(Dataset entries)
--------------------------------------------------

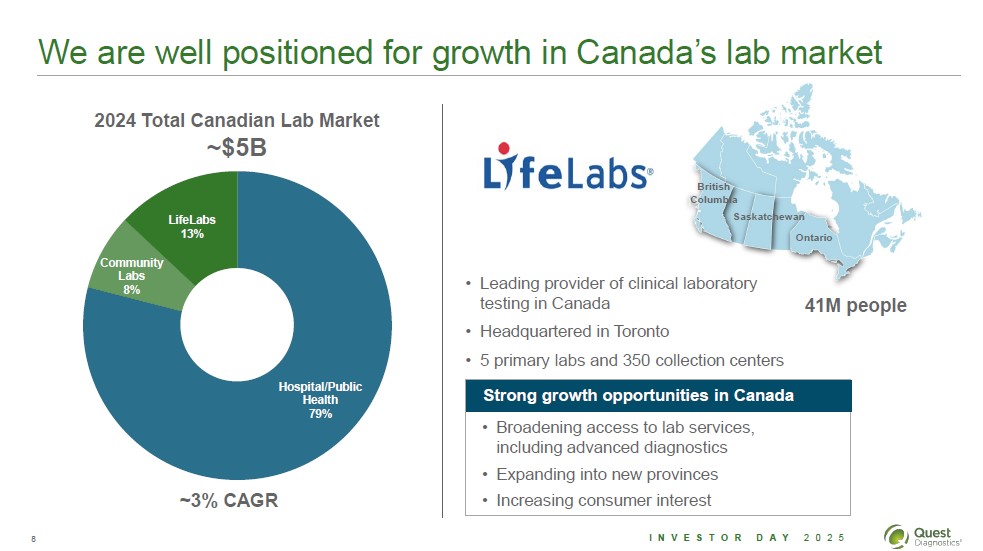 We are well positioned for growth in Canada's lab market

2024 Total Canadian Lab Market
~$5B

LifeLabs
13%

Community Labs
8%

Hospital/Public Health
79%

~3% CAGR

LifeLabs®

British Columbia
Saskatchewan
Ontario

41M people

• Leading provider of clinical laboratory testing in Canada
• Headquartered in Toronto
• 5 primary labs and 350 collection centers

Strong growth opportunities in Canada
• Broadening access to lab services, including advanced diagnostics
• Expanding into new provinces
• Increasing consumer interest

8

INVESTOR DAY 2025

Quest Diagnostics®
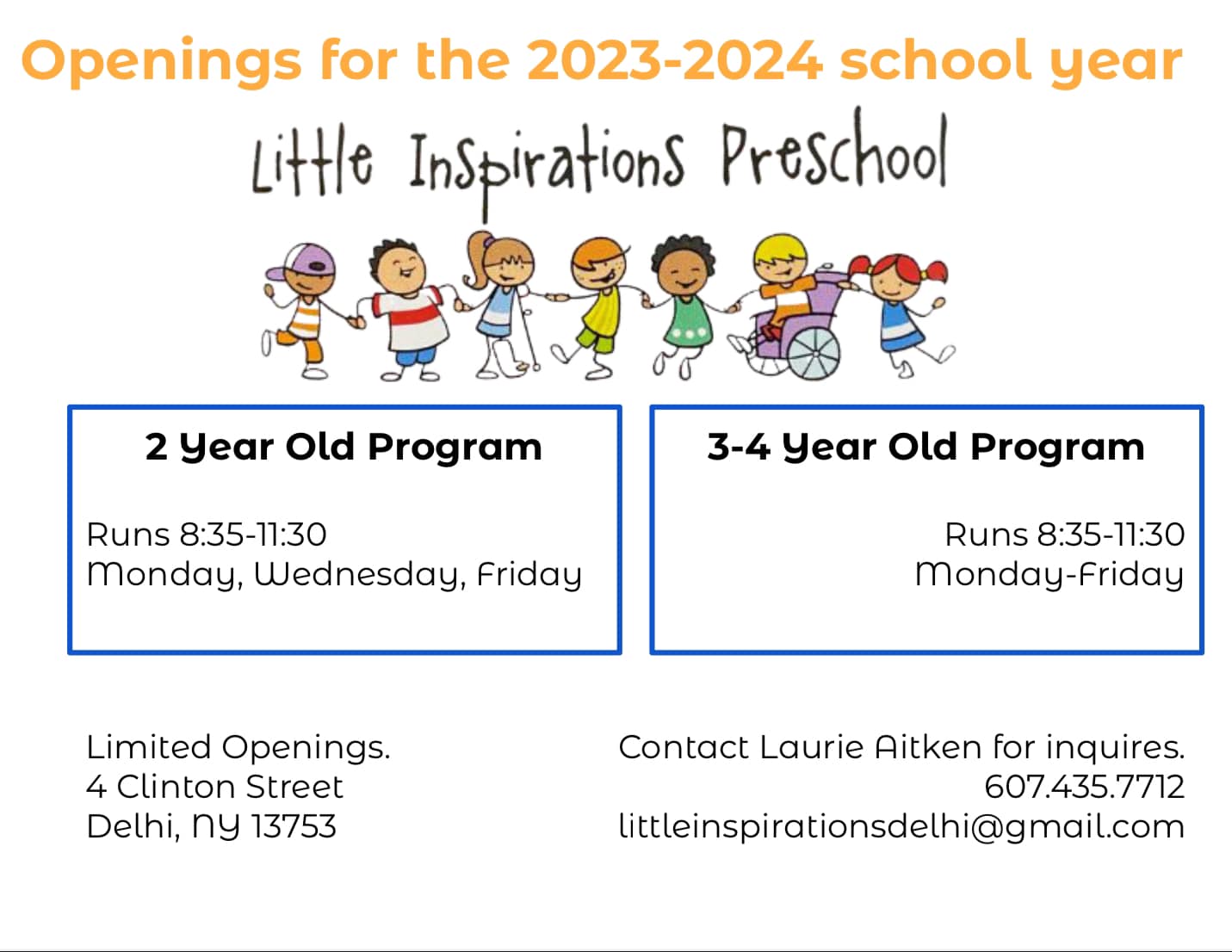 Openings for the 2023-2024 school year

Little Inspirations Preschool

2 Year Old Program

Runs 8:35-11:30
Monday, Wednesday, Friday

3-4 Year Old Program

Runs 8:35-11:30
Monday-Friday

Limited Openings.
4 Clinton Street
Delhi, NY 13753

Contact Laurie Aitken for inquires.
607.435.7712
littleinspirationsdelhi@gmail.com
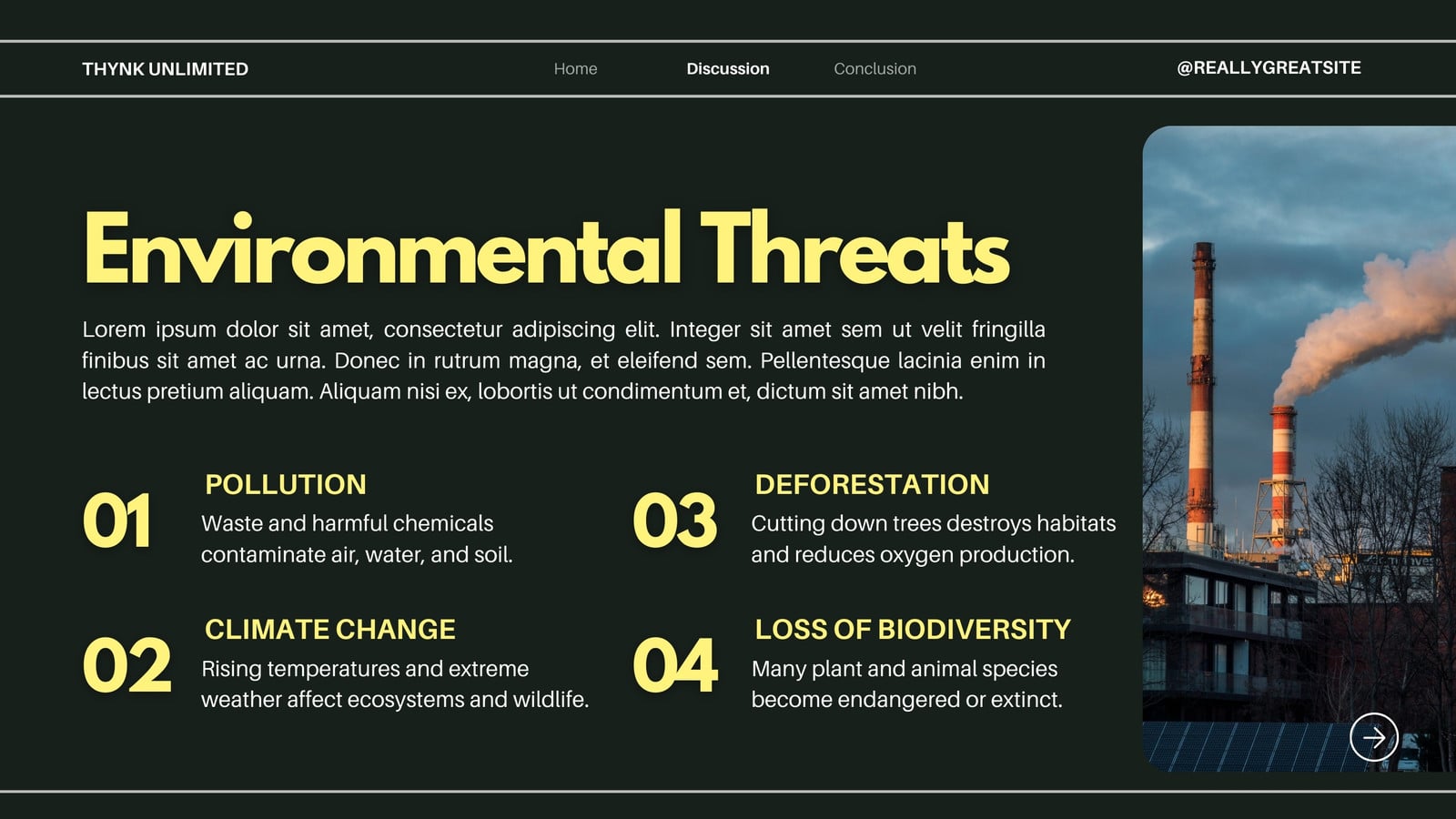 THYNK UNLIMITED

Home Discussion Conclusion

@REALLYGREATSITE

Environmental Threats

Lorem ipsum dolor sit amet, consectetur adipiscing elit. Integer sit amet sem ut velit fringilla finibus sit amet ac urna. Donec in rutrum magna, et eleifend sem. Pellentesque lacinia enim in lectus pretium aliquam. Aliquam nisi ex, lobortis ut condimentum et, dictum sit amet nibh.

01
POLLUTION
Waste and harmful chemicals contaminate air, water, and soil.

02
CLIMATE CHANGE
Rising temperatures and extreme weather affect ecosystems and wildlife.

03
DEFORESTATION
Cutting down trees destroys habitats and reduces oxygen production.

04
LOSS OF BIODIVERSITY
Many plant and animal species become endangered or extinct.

--------------------------------------------------

What needs to be done – Please set down only the lines from the first line of the records above through the line that has "Environmental Threats", exactly, and not the pictures.

Written solution –
 We are well positioned for growth in Canada's lab market

2024 Total Canadian Lab Market
~$5B

LifeLabs
13%

Community Labs
8%

Hospital/Public Health
79%

~3% CAGR

LifeLabs®

British Columbia
Saskatchewan
Ontario

41M people

• Leading provider of clinical laboratory testing in Canada
• Headquartered in Toronto
• 5 primary labs and 350 collection centers

Strong growth opportunities in Canada
• Broadening access to lab services, including advanced diagnostics
• Expanding into new provinces
• Increasing consumer interest

8

INVESTOR DAY 2025

Quest Diagnostics®
 Openings for the 2023-2024 school year

Little Inspirations Preschool

2 Year Old Program

Runs 8:35-11:30
Monday, Wednesday, Friday

3-4 Year Old Program

Runs 8:35-11:30
Monday-Friday

Limited Openings.
4 Clinton Street
Delhi, NY 13753

Contact Laurie Aitken for inquires.
607.435.7712
littleinspirationsdelhi@gmail.com
 THYNK UNLIMITED

Home Discussion Conclusion

@REALLYGREATSITE

Environmental Threats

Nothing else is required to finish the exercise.